---- EXCERPT PROVIDED

First of all, the method used to measure the timings is very imprecise. The current methods introduce a huge bias that is probably bigger than the measure itself. Indeed, clock is not very precise on many platforms (about 1 ms on my machine and often not better than 1 us on almost all platforms). Moreover, the imprecision is strongly amplified by the 10,000,000 iterations. If you want to measure the loop precisely, you need to move the clock call outside the loop (and if possible use a more accurate measurement function).

Still, the main problem is that the function result is unused and the Java JIT can see that and partially optimize that. GCC cannot because of the math function standard behaviour (errno cause a side effect not available in the Java code). You can disable the use of errno using the command-line flag -fno-math-errno. With that GCC can now totally optimize the function (ie. remove the function call) and the resulting time is much smaller. However, the benchmark is flawed and you probably do not want to measure that. If you want to write a correct benchmark, you need to read the computed value. For example, you can compute a checksum, at least to check the results are correct/equivalent.

--------

• JOBS:
1. In the benchmarking excerpt, which GCC command-line flag disables the use of errno?
2. Reproduce word for word the stretch of the benchmarking excerpt from "First of all, the" through "accurate measurement function).".

---- ENTRIES SHOWN

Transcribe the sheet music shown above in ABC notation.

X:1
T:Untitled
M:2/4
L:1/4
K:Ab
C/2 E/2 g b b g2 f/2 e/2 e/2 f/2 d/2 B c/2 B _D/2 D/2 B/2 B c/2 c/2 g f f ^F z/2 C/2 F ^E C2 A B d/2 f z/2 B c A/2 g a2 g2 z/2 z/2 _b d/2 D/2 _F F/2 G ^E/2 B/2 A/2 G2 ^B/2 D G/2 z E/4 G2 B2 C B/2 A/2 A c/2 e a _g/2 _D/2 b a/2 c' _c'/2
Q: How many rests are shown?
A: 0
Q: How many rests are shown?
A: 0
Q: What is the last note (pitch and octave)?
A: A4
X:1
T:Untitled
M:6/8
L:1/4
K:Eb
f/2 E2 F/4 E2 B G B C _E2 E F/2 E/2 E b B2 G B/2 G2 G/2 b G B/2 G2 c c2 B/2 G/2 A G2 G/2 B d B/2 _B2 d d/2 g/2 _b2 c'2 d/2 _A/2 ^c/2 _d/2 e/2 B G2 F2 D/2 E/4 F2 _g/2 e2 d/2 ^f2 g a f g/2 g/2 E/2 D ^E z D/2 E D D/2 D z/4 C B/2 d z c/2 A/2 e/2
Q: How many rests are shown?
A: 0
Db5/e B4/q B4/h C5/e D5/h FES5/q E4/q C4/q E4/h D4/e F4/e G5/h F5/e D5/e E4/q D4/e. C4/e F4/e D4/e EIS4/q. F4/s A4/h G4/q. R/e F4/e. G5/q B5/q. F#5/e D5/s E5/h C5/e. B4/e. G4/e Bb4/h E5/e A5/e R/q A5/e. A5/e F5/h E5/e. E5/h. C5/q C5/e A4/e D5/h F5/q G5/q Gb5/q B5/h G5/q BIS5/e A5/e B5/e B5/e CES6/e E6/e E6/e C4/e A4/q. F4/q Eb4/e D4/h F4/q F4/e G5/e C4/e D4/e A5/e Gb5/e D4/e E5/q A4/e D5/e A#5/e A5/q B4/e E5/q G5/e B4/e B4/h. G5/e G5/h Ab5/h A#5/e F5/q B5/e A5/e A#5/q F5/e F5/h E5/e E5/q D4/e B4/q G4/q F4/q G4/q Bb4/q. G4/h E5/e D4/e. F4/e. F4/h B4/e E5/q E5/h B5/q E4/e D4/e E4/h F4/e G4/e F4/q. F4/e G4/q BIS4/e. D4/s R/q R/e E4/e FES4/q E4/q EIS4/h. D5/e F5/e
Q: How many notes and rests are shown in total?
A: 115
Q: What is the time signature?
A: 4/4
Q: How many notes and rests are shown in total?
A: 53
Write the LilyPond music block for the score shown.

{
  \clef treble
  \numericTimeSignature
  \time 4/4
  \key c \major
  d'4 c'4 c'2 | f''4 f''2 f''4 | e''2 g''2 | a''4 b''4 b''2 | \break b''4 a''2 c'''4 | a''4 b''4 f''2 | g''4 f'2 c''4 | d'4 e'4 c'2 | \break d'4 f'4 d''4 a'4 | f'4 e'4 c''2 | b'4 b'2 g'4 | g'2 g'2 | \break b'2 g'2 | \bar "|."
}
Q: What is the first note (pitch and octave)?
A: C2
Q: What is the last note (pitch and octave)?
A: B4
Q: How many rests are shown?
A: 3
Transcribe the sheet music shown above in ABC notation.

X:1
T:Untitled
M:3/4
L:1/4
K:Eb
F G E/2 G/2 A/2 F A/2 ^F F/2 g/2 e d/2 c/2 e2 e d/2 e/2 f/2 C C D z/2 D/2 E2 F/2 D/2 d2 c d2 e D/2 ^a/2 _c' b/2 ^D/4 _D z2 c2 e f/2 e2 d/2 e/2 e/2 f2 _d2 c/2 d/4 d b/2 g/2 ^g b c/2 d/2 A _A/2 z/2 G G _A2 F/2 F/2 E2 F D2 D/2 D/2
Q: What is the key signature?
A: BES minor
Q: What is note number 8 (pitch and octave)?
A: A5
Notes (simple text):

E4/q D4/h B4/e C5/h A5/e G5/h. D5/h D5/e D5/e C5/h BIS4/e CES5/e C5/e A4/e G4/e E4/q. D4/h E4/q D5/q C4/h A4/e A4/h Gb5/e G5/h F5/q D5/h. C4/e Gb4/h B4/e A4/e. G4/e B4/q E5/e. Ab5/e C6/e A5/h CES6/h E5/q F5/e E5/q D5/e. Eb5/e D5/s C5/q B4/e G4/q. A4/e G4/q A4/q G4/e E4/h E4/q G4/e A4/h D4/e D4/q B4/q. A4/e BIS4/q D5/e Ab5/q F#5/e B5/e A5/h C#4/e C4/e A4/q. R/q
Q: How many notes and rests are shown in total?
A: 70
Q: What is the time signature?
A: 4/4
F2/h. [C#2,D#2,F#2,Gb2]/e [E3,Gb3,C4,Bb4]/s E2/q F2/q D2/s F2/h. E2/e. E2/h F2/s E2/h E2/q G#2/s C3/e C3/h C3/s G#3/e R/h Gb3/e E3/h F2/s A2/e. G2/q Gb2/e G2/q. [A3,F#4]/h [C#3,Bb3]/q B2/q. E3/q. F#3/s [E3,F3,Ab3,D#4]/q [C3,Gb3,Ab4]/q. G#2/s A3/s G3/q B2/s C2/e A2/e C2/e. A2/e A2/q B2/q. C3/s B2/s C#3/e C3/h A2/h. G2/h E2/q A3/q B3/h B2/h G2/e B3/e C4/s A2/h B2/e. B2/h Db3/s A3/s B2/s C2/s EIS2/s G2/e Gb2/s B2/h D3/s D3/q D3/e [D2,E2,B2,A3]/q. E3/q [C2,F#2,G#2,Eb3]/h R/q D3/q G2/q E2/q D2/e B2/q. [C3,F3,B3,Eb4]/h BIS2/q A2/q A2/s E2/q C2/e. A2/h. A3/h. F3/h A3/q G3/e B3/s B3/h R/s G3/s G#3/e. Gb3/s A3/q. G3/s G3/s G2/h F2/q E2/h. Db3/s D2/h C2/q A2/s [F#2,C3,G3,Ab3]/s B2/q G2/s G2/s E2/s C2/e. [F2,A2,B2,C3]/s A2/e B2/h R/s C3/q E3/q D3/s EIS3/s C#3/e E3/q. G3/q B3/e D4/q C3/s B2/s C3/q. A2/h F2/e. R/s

--------

• PER-TASK ANSWERS:
1. -fno-math-errno

2.
First of all, the method used to measure the timings is very imprecise. The current methods introduce a huge bias that is probably bigger than the measure itself. Indeed, clock is not very precise on many platforms (about 1 ms on my machine and often not better than 1 us on almost all platforms). Moreover, the imprecision is strongly amplified by the 10,000,000 iterations. If you want to measure the loop precisely, you need to move the clock call outside the loop (and if possible use a more accurate measurement function).